Une majorité d’Albertains veut que la péréquation soit retirée de la Constitution

Ces référendums ont été tenus en même temps que les élections municipales et scolaires en Alberta.
Photo: Jason Franson Archives La Presse canadienne Ces référendums ont été tenus en même temps que les élections municipales et scolaires en Alberta.

Les résultats définitifs du référendum sur la péréquation en Alberta montrent que près de 62 % des personnes qui ont voté souhaitent que le principe de la péréquation ne soit plus enchâssé dans la Constitution canadienne.

Une deuxième question référendaire, qui demandait aux Albertains s’ils voulaient maintenir l’« heure d’été » toute l’année, a été battue sur le fil du rasoir, à 50,1 %. Ces référendums ont été tenus il y a une semaine, en même temps que les élections municipales et scolaires en Alberta.

Une très forte majorité de districts ont voté en faveur de l’abolition du système de péréquation alors qu’une mince fraction de districts s’est exprimée en faveur du statu quo.

La population de Calgary a voté à 58 % pour le retrait de la péréquation, mais celle d’Edmonton a voté à 52 % pour qu’elle reste en place.

Débat constitutionnel

 

En conférence de presse mardi après-midi, le premier ministre Jason Kenney a commenté les résultats officiels. Il a annoncé son intention de déposer une motion à l’Assemblée législative pour qu’elle en prenne acte. Il affirme aussi vouloir forcer la tenue d’un débat constitutionnel au pays.

M. Kenney avait déjà déclaré que, même si le référendum portait sur la péréquation, il avait l’intention d’utiliser les résultats comme rapport de force pour hausser les transferts fédéraux versés à l’Alberta, car il estime que sa province est lésée.

Au niveau fédéral, le premier ministre Justin Trudeau a rappelé la semaine dernière que son gouvernement n’a pas le pouvoir de modifier unilatéralement la Constitution canadienne.
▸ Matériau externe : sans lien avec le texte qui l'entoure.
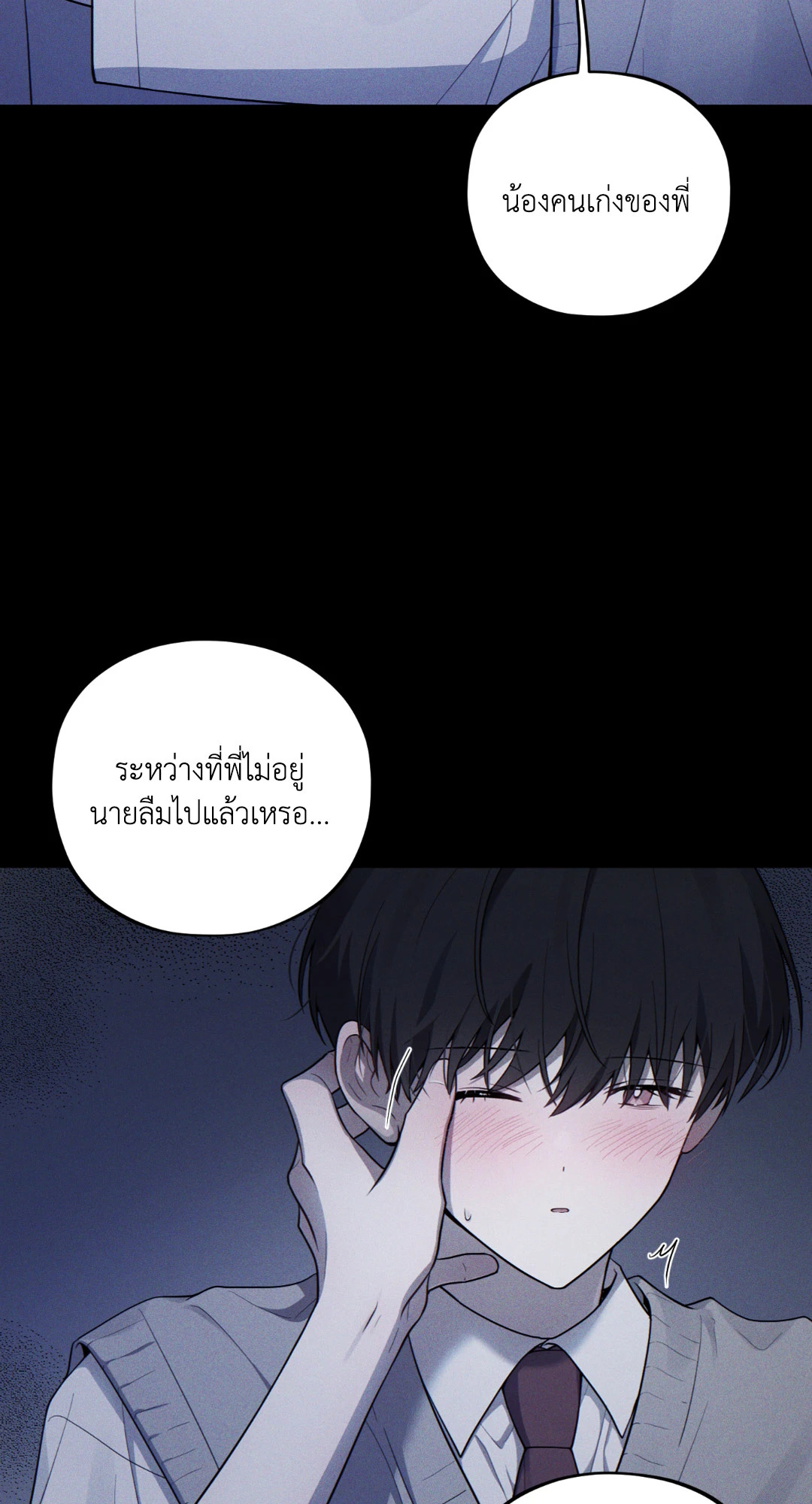 หน้า 35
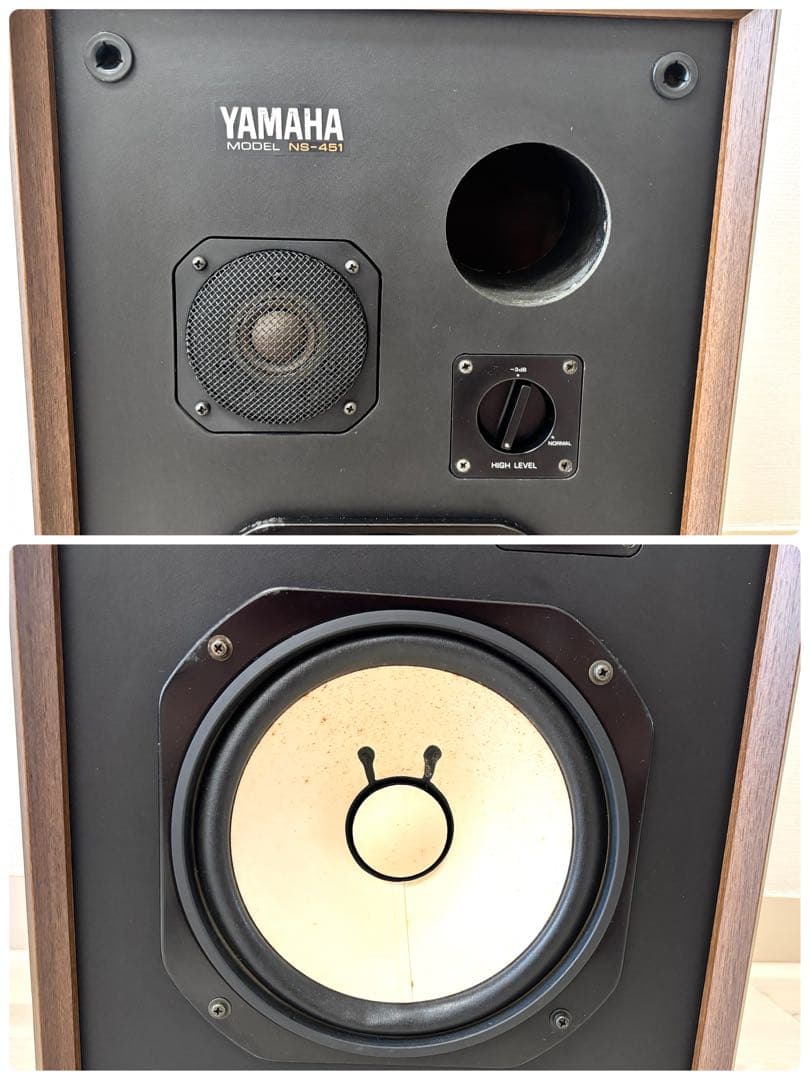 【音出し確認済】YAMAHA NS-451 スピーカーペア 接続端子交換済み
M. Trudeau a réitéré que le document ne peut être modifié qu’avec « un important consensus » impliquant un minimum de sept provinces ou territoires représentant plus de 50 % de la population du pays.

Le premier ministre libéral a également dit ne pas trop comprendre pourquoi M. Kenney mène cette campagne contre la péréquation alors qu’il était lui-même ministre du gouvernement fédéral conservateur qui a procédé aux plus récentes modifications du système.

La péréquation consiste à redistribuer la richesse de manière équitable entre les provinces en prenant une partie des taxes et impôts perçus dans les provinces plus riches pour les donner aux gouvernements des provinces moins nanties. L’objectif vise à ce que les Canadiens bénéficient tous du même niveau de services de base d’un océan à l’autre.

Jason Kenney a souvent martelé que l’Alberta en avait assez de payer des milliards de dollars en péréquation pendant que des provinces comme la Colombie-Britannique et le Québec bloquent des projets d’oléoducs et de gazoducs essentiels à sa croissance.

L’Alberta estime avoir payé 20 milliards de dollars par année en péréquation. La province a rarement été du côté des bénéficiaires depuis la création du système en 1957.